Although India has a strong democracy and the highest voter participation in the world, we continue to see a growing gap of inequality among the people of the country. One factor that plays a large role in this is the small amount of education that people get in the country. With an already large population that continues to grow at a rate of two percent a year, it is simply difficult to educate everyone. Since the population continues to grow, there should be an increase in schools. However, this is not the case and therefore we see illiterate youth among the Indian people. Also, health conditions throughout India are terrible. In the article entitled India’s Inequality: An Uneasy Reconciliation with Economic Growth writer Roberto Zagha states that India has the largest number of poor people in the world even more than Africa. The people of India face many developmental problems such as infrastructural issues which include limited access to clean water. As a result, we see high mortality rates and malnutrition because India does not have access these basic needs.

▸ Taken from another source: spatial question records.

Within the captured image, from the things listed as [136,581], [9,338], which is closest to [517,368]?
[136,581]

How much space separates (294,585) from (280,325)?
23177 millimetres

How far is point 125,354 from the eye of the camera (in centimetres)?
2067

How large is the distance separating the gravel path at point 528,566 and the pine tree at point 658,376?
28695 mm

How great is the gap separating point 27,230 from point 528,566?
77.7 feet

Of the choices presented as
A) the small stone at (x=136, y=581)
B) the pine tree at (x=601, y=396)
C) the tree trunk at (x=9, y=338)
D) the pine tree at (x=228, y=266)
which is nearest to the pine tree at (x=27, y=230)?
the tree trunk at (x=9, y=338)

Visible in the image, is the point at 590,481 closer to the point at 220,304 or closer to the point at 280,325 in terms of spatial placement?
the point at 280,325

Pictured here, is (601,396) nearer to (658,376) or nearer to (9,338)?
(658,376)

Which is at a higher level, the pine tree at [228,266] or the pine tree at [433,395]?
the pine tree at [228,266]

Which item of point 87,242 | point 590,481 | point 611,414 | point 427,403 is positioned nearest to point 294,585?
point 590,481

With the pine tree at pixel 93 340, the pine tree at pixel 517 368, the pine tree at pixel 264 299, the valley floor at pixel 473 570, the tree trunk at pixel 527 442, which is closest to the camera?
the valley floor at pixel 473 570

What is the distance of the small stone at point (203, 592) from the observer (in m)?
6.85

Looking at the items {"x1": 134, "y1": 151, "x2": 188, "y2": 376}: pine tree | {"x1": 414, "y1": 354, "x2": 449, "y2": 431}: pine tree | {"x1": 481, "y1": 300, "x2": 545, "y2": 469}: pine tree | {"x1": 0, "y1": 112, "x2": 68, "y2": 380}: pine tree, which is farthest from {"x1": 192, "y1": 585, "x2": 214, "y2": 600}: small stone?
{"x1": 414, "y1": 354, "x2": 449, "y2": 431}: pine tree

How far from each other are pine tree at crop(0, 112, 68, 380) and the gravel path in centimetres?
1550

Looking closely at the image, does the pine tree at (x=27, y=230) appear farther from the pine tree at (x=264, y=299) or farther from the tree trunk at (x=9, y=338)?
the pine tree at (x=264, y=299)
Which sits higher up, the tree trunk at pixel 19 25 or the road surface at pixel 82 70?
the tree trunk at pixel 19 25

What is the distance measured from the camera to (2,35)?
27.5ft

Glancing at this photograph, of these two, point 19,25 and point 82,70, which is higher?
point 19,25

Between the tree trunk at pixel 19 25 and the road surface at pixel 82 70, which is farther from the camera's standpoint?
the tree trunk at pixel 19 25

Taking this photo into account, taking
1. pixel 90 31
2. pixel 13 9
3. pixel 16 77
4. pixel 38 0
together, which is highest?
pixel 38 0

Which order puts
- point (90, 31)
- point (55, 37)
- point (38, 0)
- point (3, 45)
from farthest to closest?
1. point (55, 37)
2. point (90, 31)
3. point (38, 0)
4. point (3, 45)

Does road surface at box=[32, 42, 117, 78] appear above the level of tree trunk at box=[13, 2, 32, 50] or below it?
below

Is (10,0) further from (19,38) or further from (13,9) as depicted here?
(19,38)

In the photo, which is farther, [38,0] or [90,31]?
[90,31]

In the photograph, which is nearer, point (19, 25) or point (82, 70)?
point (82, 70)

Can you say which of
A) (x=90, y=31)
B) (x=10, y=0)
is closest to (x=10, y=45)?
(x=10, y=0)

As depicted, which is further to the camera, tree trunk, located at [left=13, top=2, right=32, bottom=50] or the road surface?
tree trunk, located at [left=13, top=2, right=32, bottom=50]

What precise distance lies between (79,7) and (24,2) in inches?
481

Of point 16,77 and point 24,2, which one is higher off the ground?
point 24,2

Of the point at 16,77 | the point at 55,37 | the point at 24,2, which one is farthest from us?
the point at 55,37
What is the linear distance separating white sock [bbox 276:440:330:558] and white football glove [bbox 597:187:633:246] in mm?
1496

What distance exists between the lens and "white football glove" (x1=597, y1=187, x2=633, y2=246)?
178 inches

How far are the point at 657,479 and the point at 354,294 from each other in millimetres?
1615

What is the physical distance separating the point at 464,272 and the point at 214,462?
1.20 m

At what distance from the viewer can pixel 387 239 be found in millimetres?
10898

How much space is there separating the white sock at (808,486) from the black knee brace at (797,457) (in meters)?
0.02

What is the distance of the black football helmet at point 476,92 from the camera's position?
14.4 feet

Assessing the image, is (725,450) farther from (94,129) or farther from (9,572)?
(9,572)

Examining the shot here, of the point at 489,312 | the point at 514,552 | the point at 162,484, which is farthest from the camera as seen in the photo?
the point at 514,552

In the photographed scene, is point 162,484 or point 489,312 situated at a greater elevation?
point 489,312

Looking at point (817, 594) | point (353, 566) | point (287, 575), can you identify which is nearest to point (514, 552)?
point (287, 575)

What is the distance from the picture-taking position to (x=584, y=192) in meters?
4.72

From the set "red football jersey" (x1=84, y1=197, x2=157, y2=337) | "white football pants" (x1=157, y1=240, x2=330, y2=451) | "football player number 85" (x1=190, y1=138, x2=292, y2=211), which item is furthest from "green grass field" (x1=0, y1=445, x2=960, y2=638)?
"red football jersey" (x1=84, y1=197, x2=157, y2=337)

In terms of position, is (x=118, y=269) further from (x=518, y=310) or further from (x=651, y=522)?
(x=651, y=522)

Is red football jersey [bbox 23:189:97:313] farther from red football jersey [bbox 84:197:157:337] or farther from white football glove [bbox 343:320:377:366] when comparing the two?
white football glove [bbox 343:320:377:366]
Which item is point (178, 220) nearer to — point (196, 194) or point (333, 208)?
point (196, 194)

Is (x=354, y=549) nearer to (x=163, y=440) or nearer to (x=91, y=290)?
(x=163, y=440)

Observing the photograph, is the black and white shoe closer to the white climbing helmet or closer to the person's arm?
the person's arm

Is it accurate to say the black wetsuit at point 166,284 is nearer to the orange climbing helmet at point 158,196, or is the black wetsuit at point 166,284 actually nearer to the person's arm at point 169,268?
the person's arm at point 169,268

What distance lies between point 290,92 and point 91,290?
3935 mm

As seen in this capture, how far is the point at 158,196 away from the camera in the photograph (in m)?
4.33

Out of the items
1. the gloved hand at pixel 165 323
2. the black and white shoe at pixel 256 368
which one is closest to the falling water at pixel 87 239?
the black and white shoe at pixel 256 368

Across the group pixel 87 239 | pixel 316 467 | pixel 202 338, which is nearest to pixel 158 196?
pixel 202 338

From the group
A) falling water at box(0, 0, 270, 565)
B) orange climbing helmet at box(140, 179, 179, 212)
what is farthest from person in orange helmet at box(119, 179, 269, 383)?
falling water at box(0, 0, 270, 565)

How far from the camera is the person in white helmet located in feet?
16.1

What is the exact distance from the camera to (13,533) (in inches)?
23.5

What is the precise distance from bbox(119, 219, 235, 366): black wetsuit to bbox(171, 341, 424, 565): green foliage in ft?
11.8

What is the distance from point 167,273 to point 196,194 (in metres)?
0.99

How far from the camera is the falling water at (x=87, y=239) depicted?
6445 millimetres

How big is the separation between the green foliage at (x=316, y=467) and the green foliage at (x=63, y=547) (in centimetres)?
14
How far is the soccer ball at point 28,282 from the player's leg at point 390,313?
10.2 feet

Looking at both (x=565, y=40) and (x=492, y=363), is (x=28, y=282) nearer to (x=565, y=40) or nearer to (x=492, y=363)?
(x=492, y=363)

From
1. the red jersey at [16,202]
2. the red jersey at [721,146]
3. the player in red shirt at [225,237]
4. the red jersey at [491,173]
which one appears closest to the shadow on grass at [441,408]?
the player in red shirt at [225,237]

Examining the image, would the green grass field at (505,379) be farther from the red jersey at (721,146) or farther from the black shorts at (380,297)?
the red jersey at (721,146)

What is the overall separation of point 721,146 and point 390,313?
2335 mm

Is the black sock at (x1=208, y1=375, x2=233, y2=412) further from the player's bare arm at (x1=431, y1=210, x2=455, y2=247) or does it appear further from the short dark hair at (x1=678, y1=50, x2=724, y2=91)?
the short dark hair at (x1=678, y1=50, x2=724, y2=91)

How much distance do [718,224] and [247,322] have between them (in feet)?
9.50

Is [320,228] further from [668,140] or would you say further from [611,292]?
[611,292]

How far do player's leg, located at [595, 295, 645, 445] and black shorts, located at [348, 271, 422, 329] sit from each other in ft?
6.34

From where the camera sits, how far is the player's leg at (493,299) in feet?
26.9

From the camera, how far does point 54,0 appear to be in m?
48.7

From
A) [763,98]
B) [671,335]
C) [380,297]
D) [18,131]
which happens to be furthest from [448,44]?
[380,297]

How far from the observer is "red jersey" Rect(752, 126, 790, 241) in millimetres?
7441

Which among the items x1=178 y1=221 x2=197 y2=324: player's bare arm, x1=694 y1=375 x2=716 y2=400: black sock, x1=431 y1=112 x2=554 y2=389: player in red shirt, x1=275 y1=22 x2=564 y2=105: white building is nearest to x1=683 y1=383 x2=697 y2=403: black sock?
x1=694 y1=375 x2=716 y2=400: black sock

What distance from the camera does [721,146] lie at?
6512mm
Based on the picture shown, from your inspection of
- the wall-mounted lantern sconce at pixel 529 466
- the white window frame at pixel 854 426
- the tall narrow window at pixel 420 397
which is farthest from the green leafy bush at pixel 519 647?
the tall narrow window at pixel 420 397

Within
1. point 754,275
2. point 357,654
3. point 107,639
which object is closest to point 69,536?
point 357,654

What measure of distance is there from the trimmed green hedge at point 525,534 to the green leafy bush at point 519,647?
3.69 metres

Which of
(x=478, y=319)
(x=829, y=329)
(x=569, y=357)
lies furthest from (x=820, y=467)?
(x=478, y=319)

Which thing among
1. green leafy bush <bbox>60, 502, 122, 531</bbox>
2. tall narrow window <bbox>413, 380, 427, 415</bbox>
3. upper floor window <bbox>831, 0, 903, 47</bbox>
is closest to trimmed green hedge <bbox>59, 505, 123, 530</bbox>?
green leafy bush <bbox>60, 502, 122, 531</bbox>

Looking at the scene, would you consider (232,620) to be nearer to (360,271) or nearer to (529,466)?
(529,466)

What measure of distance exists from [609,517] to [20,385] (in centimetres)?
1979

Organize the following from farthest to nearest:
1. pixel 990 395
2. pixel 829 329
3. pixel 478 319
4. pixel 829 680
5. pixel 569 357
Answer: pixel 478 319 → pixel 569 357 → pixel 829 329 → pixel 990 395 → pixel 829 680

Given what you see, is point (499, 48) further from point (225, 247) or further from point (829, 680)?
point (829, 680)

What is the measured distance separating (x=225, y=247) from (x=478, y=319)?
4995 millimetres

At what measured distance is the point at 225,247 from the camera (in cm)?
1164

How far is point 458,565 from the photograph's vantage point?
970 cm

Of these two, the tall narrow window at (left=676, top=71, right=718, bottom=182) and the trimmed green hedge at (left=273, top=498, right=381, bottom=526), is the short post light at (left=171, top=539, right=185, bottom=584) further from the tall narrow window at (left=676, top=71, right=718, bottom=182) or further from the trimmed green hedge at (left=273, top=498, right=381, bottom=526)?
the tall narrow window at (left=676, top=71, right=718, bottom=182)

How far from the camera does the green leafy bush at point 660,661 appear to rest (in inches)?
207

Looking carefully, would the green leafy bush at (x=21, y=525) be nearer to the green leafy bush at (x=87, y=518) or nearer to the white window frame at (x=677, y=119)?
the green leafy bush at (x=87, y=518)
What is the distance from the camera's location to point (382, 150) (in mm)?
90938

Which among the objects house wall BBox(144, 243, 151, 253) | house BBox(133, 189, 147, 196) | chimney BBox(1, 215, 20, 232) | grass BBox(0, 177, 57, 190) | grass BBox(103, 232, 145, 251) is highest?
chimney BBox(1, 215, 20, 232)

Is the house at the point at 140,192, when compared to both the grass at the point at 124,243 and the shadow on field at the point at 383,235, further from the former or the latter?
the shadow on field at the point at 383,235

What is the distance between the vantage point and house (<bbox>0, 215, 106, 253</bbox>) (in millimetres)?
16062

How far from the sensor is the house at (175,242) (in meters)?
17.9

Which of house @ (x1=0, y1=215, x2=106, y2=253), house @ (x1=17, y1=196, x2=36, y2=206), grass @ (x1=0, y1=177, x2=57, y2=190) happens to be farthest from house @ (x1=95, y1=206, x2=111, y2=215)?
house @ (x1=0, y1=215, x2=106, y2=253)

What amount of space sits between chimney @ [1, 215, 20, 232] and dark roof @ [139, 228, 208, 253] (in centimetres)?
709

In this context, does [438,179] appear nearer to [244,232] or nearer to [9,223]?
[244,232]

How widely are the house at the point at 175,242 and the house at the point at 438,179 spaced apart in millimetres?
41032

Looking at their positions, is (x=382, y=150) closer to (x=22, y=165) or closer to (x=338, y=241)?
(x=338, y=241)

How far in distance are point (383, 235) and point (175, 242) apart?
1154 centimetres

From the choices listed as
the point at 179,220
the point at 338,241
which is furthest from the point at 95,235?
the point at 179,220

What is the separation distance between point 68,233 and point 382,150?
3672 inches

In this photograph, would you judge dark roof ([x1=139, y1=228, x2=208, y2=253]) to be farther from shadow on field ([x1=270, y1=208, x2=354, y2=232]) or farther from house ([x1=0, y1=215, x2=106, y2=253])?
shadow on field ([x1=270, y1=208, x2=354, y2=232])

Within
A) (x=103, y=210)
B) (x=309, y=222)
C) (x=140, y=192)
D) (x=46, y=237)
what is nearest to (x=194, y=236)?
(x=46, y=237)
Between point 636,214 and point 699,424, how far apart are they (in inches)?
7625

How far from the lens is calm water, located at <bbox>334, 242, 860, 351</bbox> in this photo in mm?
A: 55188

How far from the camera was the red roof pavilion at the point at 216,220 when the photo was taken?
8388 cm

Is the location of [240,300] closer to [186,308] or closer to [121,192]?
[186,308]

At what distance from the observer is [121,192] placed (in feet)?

Another problem that continues to spread the inequality in India is President Narendra Modi’s drive to have the country manufacture more. This means more people would work industrial jobs in order to try to produce for the country to in turn achieve a higher GDP. As a result of this drive, we see economic growth in the country but inequality still continues to persist. In Patrick O’Neil’s case study, it says that more than half of all Indians rely on agriculture as their living means. With half of the country focusing on agriculture and half of the country pouring money into industry, we see a disconnect. Because their leader is pouring money into the wealthier people’s jobs and not worrying about the poorer half of his population in agriculture there is economic divide. As a result, we see more than one fourth of Indians living on less than a dollar a day. So, while it may seem positive that India’s economy is growing, inequality persists and divides the country further.
O’Neil, Patrick H. Cases in Comparative Politics. 5th ed. S.l.: W W Norton, 2015.
Zagha, Roberto. India’s Inequality: An Uneasy Reconciliation With Economic Growth. Accessed November 2, 2015.
Vakulabharanam, Vamsi. “OPINION: Is Inequality in India Here to Stay?” Is Inequality in India Here to Stay? Accessed November 2, 2015.